Через несколько времени магистр математических наук Иван Павлович Карнеев обратился в послушника Донского монастыря. Верный друг княжны Лиды остался около нее и после ее смерти.

X

Болезнь Шатова

Болезнь Шатова была упорна и продолжительна. Только через полтора месяца он стал понемногу поправляться, хотя еще не вставал с постели.

Причиной такой продолжительной своей болезни он был сам. Едва он начал приходить в сознание, как настойчивыми мыслями о прошлом ухудшал свое положение. Он приказал перевесить портрет княжны Лиды из кабинета в свою спальню и по целым дням лежал, вперив в него свои воспаленные глаза. К вечеру происходил пароксизм и начинался бред.

Несколько докторов положительно не знали, что делать. Они приказывали выносить портрет, но волнение больного при исполнении этого приказания еще более увеличивалось — он доходил до бешенства.

Никакие успокоительные средства не действовали. В бреду больной путал лица — имена Маргариты и Лидии не покидали его уст. Врачи боялись за неизлечимое психическое расстройство. Внимательное лечение все-таки достигало цели — пароксизмы стали реже, больной спокойнее. Заставить отдать расстраивающий его портрет сделалось целью лечивших его докторов. Придумать для этого средства они не могли.

Больной сам вдруг решил расстаться с губительным для него сокровищем.

Карнеев, уже сделавшись послушником, несколько раз заходил к Антону Михайловичу, но все попадал, что называется, не в час — то больной спал, то был в пароксизме. Спустя месяц после похорон Лиды, Иван Павлович зашел к Шатову и застал его в сознании.

При входе в его спальню лицо озарилось радостной улыбкой и он приветливо протянул своему другу исхудалую руку. Монашеский костюм Карнеева не произвел, видимо, на него ни малейшего впечатления — он как бы ожидал этого.

Разговор шел о здоровье Шатова, о перенесенной им болезни. Ни тот, ни другой не коснулись ни единым словом столь недавнего, страшного для них обоих, прошлого. Только при прощании больной крепко, на сколько хватило силы, пожимая правой рукой руку своего друга, левой указал ему на висевший над постелью портрет.
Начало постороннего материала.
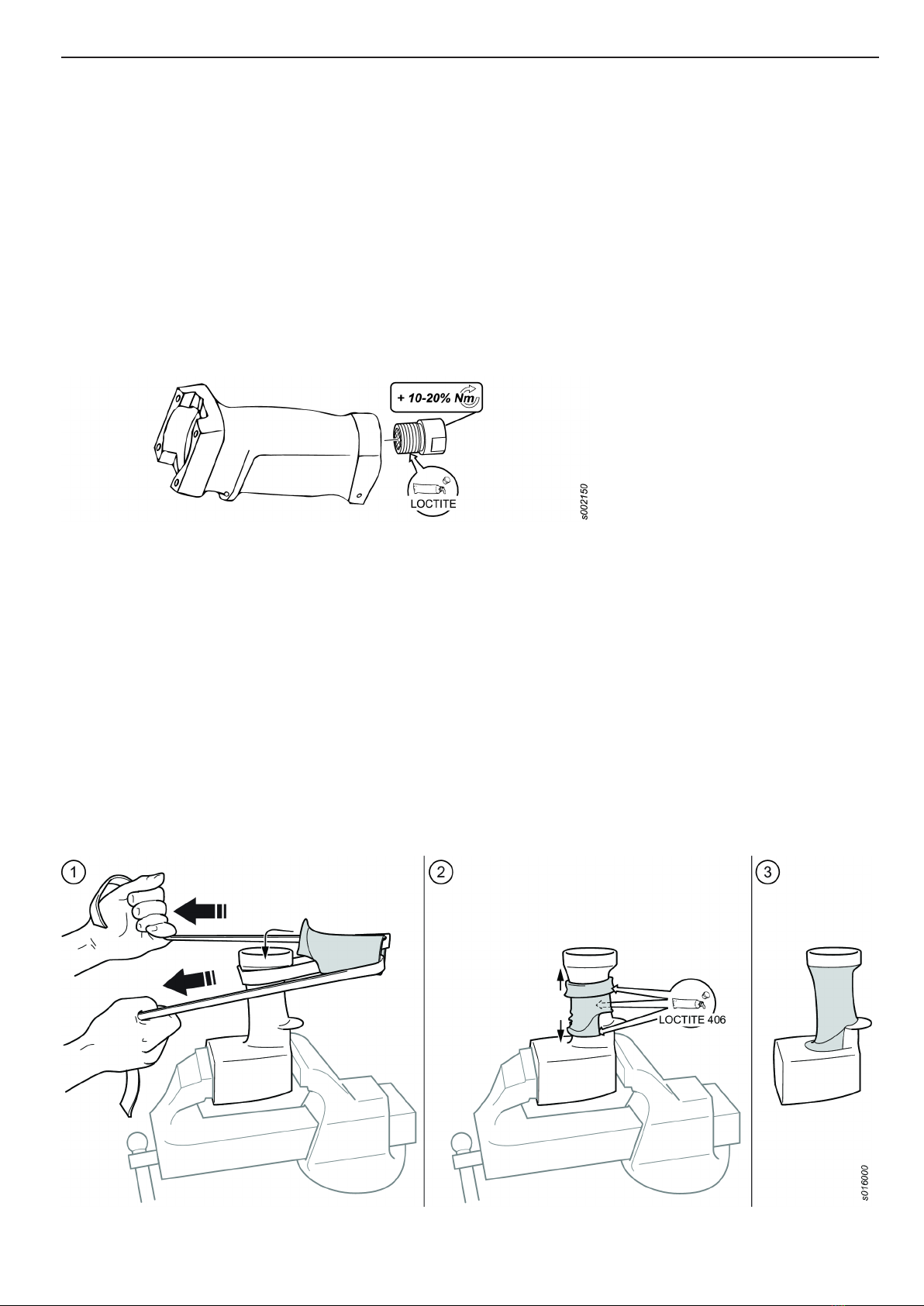 + 10-20% Nm

LOCTITE

s002150

1

2

LOCTITE 406

3

s016000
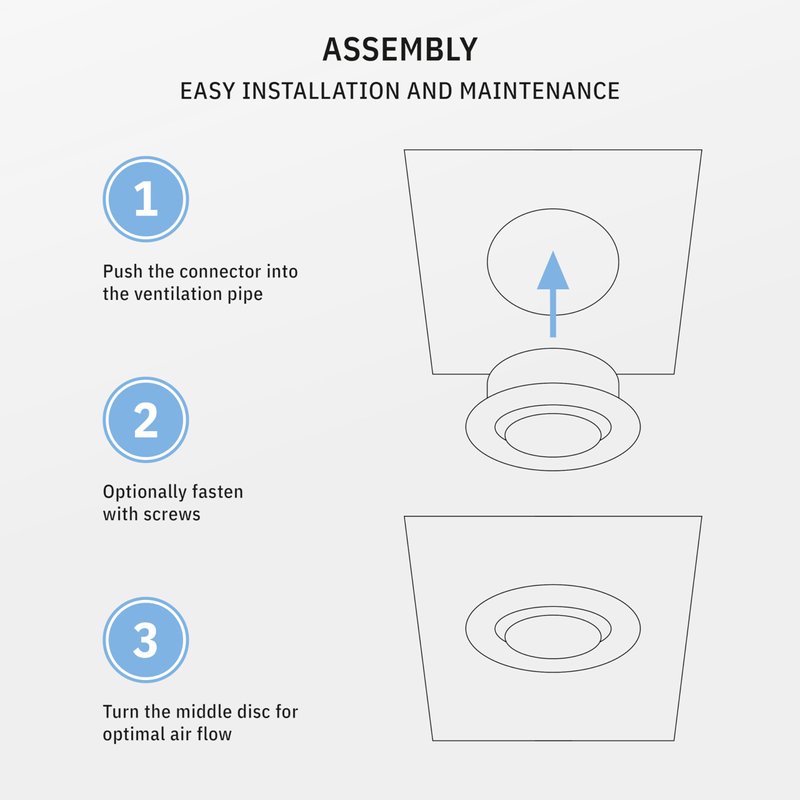 ASSEMBLY

EASY INSTALLATION AND MAINTENANCE

1

Push the connector into the ventilation pipe

2

Optionally fasten with screws

3

Turn the middle disc for optimal air flow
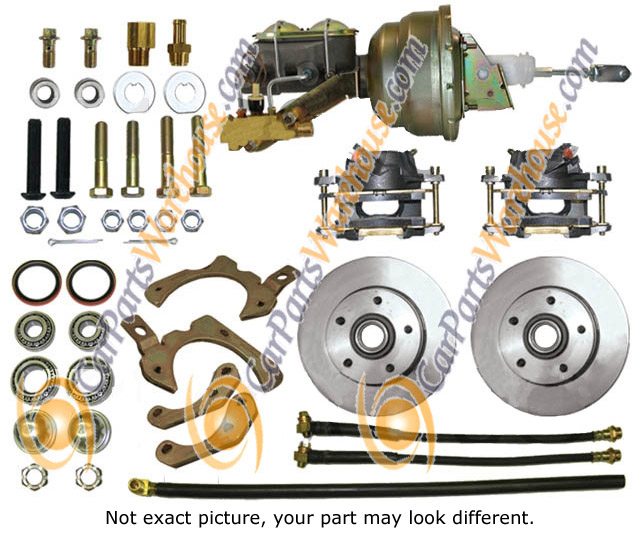 CarPartsWarehouse.com
CarPartsWarehouse.com
CarPartsWarehouse.com

Not exact picture, your part may look different.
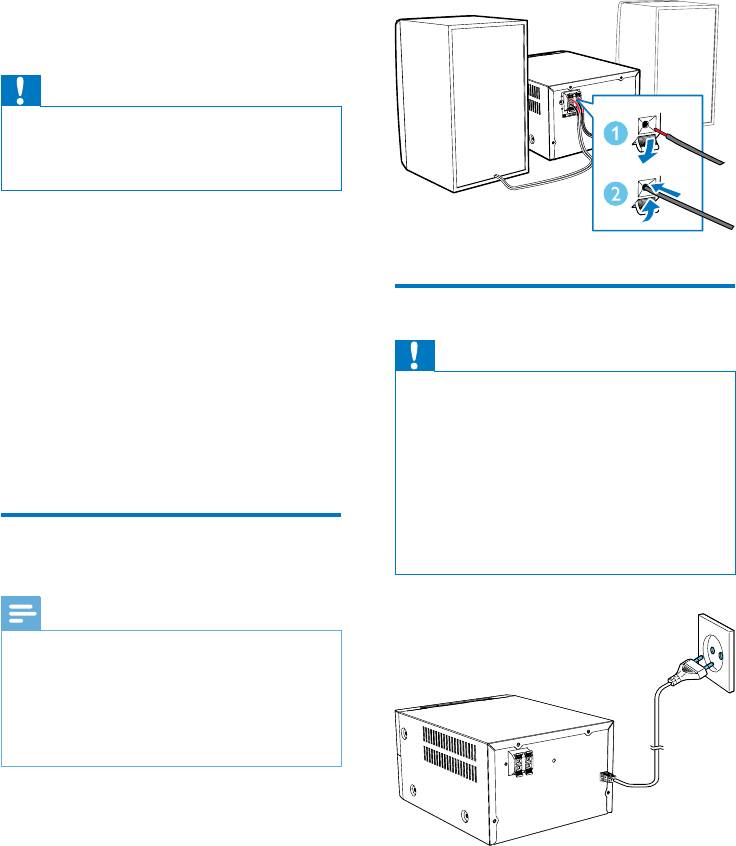 1

2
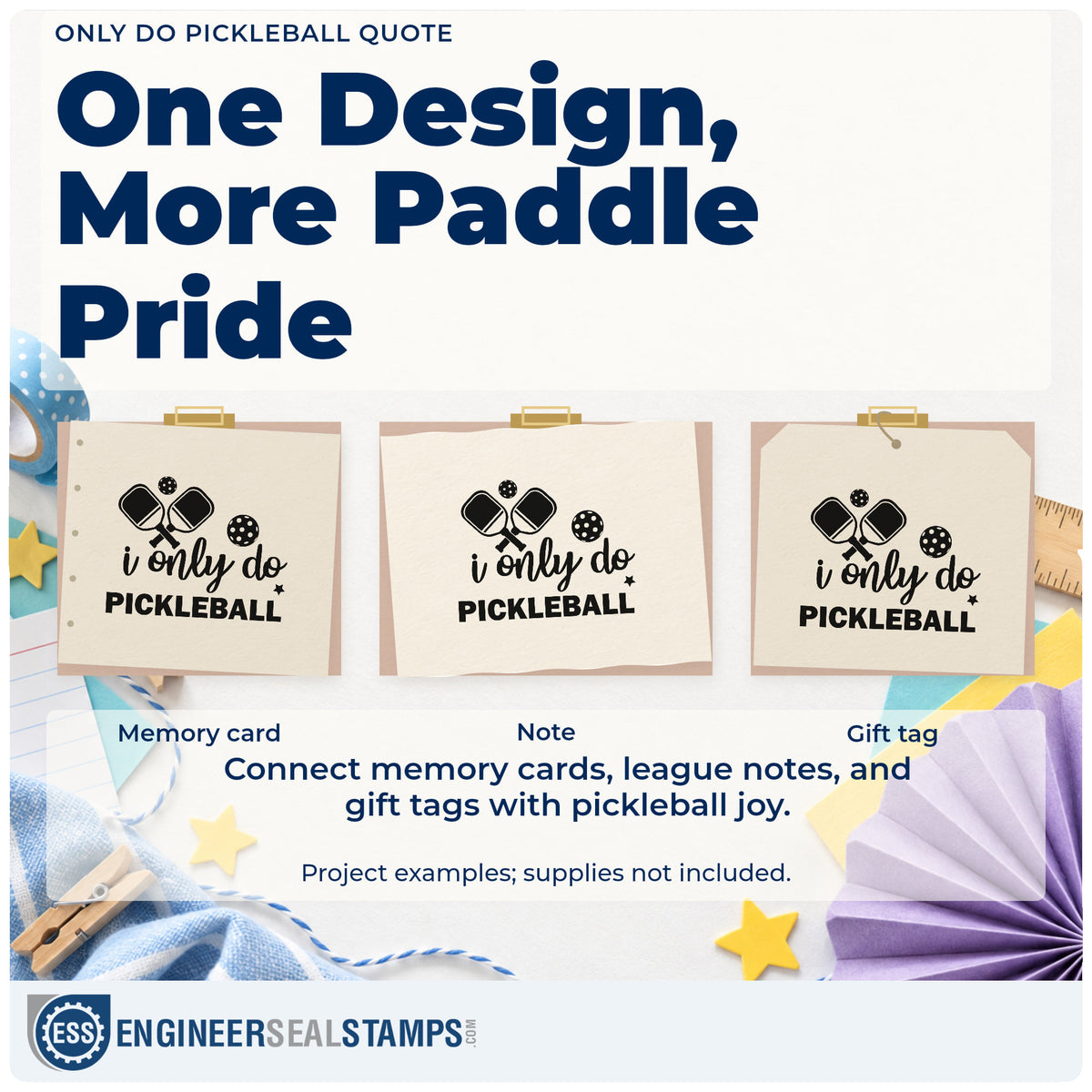 ONLY DO PICKLEBALL QUOTE

One Design, More Paddle Pride

i only do
PICKLEBALL

i only do
PICKLEBALL

i only do
PICKLEBALL

Memory card

Note

Gift tag

Connect memory cards, league notes, and gift tags with pickleball joy.

Project examples; supplies not included.

ESS ENGINEERSEALSTAMPS.COM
— Возьми себе, я не стою, это теперь твое! — слабым голосом произнес он.

Две слезы скатились из его глаз. Он отвернулся к стене, чтобы скрыть их от Ивана Павловича.

Последний снял со стены подаренный ему портрет и молча вышел.

Проходя через кабинет, он вспомнил, что, идя к больному, он невольно взглянул на то место, где висел портрет Лиды, который он теперь держал в своих руках, и удивился, что место было пусто — портрета не было — он не знал, что Шатов велел перенести его к себе в спальню.